Ver originalif (isset($_POST["mensaje"])){
 
 
function ValidarDatos($campo){
//Array con las posibles cabeceras a utilizar por un spammer
$badHeads = array("Content-Type:",
"MIME-Version:",
"Content-Transfer-Encoding:",
"Return-path:",
"Subject:",
"From:",
"Envelope-to:",
"To:",
"bcc:",
"cc:");
foreach($badHeads as $valor){
if(strpos(strtolower($campo), strtolower($valor)) !== false){
echo '<p style="text-align:center;">Se ha introducido una cadena que contiene cabeceras php sospechosas:</p>';
echo '<div style="background:#000; margin:10px 40px; color:#eee; padding:5px; border:#553355 1px solid; font-family:Courier New, Courier, monospace;">';
echo htmlspecialchars($_POST["mensaje"]);
echo '</div>';
echo '<p style="text-align:center;">Favor de revisar nuevamente o intentar manualmente.

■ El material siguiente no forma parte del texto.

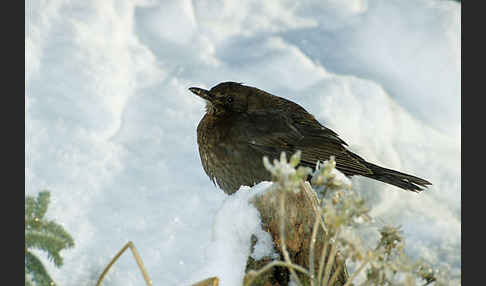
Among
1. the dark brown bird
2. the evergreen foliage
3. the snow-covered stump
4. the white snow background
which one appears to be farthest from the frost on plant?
the white snow background

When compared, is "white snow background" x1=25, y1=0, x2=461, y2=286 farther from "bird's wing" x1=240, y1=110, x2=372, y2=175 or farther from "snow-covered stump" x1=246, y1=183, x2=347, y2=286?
"snow-covered stump" x1=246, y1=183, x2=347, y2=286

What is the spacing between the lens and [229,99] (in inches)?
101

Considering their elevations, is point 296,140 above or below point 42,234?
above

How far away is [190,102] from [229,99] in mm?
984

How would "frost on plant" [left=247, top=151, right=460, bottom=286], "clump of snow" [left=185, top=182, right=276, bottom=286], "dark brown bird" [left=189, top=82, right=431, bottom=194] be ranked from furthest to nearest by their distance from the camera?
1. "dark brown bird" [left=189, top=82, right=431, bottom=194]
2. "clump of snow" [left=185, top=182, right=276, bottom=286]
3. "frost on plant" [left=247, top=151, right=460, bottom=286]

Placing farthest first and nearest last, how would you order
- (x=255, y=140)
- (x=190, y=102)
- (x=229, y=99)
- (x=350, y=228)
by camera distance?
(x=190, y=102) < (x=229, y=99) < (x=255, y=140) < (x=350, y=228)

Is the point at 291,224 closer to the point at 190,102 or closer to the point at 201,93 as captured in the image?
the point at 201,93

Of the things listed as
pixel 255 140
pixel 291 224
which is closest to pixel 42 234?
pixel 291 224

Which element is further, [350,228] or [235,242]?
[235,242]

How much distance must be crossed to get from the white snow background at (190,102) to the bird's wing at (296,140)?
64cm

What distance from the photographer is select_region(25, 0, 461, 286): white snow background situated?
297 cm

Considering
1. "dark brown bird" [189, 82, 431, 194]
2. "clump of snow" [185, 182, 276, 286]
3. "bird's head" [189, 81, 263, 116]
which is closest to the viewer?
"clump of snow" [185, 182, 276, 286]

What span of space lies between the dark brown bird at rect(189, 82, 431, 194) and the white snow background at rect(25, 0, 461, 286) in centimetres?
54

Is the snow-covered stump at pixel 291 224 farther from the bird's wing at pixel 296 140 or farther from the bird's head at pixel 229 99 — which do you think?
the bird's head at pixel 229 99
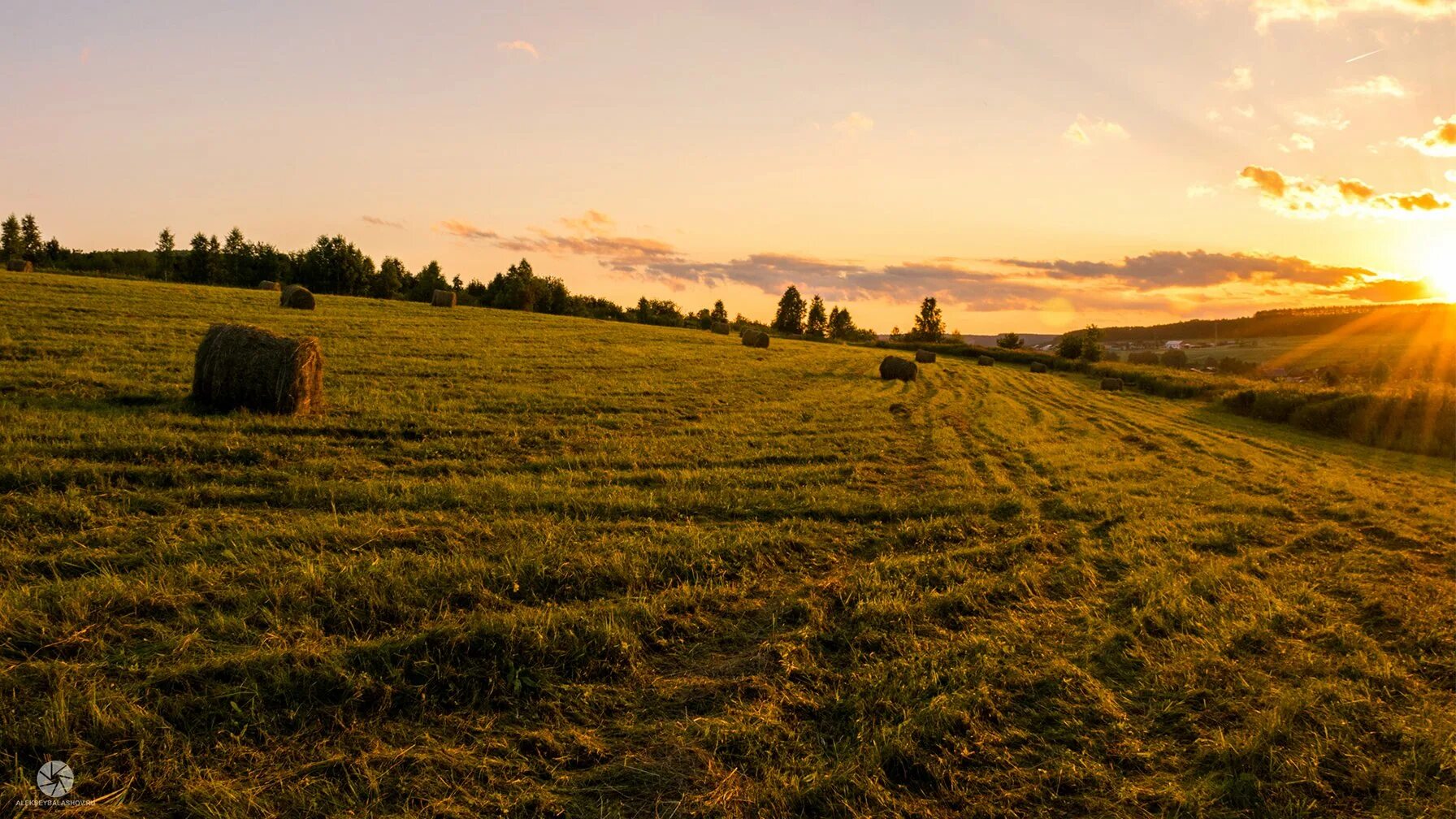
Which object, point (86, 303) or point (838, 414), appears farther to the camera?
point (86, 303)

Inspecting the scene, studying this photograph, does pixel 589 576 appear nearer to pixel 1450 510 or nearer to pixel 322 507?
pixel 322 507

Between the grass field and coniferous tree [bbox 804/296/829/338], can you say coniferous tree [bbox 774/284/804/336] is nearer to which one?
coniferous tree [bbox 804/296/829/338]

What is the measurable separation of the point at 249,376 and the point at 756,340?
37.7 metres

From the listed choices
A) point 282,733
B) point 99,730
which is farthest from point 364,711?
point 99,730

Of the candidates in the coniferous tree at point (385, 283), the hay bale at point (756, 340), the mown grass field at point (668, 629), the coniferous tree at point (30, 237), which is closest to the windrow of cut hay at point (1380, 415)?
the mown grass field at point (668, 629)

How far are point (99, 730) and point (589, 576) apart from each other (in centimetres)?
354

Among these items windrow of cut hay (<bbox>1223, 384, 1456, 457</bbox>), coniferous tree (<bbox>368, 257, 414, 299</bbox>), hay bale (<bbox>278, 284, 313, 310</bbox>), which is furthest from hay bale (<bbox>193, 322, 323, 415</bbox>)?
coniferous tree (<bbox>368, 257, 414, 299</bbox>)

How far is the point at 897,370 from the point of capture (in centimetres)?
3359

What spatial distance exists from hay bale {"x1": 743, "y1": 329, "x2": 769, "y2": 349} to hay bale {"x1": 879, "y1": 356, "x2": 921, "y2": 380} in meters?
14.7

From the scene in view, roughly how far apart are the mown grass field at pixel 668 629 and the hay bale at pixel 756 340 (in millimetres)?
34829

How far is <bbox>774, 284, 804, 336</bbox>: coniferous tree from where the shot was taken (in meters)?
144

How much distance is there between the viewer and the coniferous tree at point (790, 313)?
144250 mm

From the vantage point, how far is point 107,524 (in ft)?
22.7

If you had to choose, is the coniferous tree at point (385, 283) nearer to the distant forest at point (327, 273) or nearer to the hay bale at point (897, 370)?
the distant forest at point (327, 273)
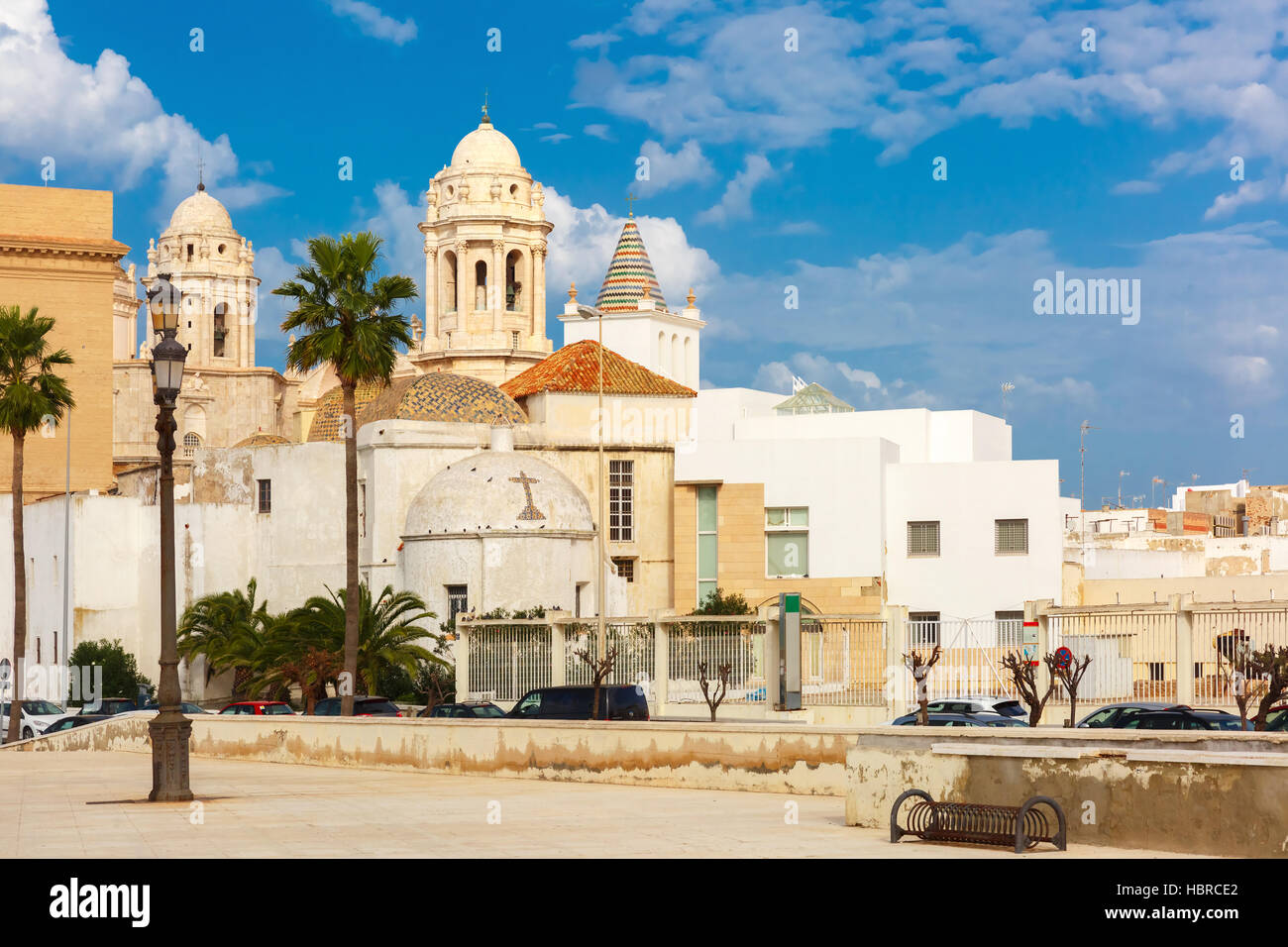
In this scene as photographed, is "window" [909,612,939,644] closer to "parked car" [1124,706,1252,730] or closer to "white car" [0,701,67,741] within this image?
"parked car" [1124,706,1252,730]

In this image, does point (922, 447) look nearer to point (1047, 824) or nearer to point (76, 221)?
point (76, 221)

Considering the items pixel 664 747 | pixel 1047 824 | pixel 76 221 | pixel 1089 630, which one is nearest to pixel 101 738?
pixel 664 747

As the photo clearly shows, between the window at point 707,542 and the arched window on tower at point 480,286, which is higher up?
the arched window on tower at point 480,286

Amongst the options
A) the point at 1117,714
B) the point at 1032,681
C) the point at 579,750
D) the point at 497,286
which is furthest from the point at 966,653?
the point at 497,286

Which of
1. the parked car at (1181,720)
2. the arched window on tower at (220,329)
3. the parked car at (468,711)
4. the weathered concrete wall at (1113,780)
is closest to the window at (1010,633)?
the parked car at (1181,720)

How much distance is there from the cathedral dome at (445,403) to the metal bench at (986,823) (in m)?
36.7

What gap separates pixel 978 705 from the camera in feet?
99.7

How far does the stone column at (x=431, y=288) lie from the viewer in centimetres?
7262

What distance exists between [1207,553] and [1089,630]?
38173mm

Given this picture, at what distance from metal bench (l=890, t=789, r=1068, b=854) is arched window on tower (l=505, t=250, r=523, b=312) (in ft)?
198

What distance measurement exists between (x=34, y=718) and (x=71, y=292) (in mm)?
29365

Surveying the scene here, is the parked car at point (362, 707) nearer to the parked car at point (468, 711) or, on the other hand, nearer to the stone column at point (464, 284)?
the parked car at point (468, 711)

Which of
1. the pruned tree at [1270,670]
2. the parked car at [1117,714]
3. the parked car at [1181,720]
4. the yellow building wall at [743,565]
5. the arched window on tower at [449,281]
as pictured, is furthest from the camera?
the arched window on tower at [449,281]

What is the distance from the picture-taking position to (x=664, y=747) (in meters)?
19.1
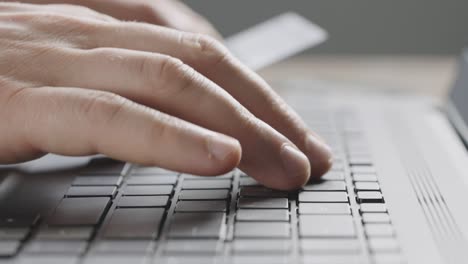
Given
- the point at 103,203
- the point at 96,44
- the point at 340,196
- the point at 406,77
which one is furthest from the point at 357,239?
the point at 406,77

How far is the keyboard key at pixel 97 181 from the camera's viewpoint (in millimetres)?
579

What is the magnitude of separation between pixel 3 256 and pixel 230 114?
216mm

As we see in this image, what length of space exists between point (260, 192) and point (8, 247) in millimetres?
205

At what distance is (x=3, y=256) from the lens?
44cm

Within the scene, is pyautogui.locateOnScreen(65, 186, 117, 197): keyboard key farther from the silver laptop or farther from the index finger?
the index finger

Gracias.</p>';
exit;
}
}
}
 
 
echo '<div style="text-align:center;">';
 
$nombre = $_POST["nombre"];
$email = $_POST["email"];
$telefono = $_POST["telefono"];
$mensaje = $_POST["mensaje"];
 
if (!(empty($email))) {
if (!(empty($mensaje))) {
 
 
ValidarDatos($nombre);
ValidarDatos($email);
ValidarDatos($telefono);
ValidarDatos($mensaje);
 
$nombre = htmlspecialchars($nombre);
$email = htmlspecialchars($email);
$telefono = htmlspecialchars($telefono);
$mensaje = htmlspecialchars($mensaje);
 
 
$header = 'From: [email protected]' . "\r\n".'Reply-To:' .$email. "\r\n" .'X-Mailer: PHP/' . phpversion();
 
 
$body = 'Nombre: '.$nombre."\r\n\r\n".'Telefono: '.$telefono."\r\n\r\n".'Email: '.$email."\r\n\r\n\r\n\r\n".'Mensaje: '."\r\n\r\n".$mensaje;
 
if (mail('[email protected]','Mensaje de Alan Marth Media', $body,$header)){
 
echo '<p>Su mensaje se ha enviado correctamente.</p><p class="txt-bld">En breve nos comunicaremos con usted.</p>';
 
}else{
 
echo '<p>Ocurrió un error durante el envío. Trate manualmente:</p><p class="txt-bld">[email protected]</p><p>Disculpe las molestias.</p>';
 
}
 
}else{echo '<p class="txt-bld">Inserte un mensaje. Gracias.</p><p><a href="contacto.php">Reintentar</a>.</p>'; }
}else{echo '<p class="txt-bld">Inserte una dirección email válida. Gracias.</p><p><a href="contacto.php">Reintentar</a>.</p>';}
 
echo '</div>';
 
}else{

El problema es que algunos me cuentan que me han querido escribir un mensaje y se los regresa. Y vale... que las palabras prohibidas como "From:" "To:" o "Subject:" pueden ser utilizadas en un mensaje común.

Mi pregunta es... ¿es realmente necesario? ¿cuál pudiera ser una alternativa?

Muchas gracias por su tiempo. Saludos.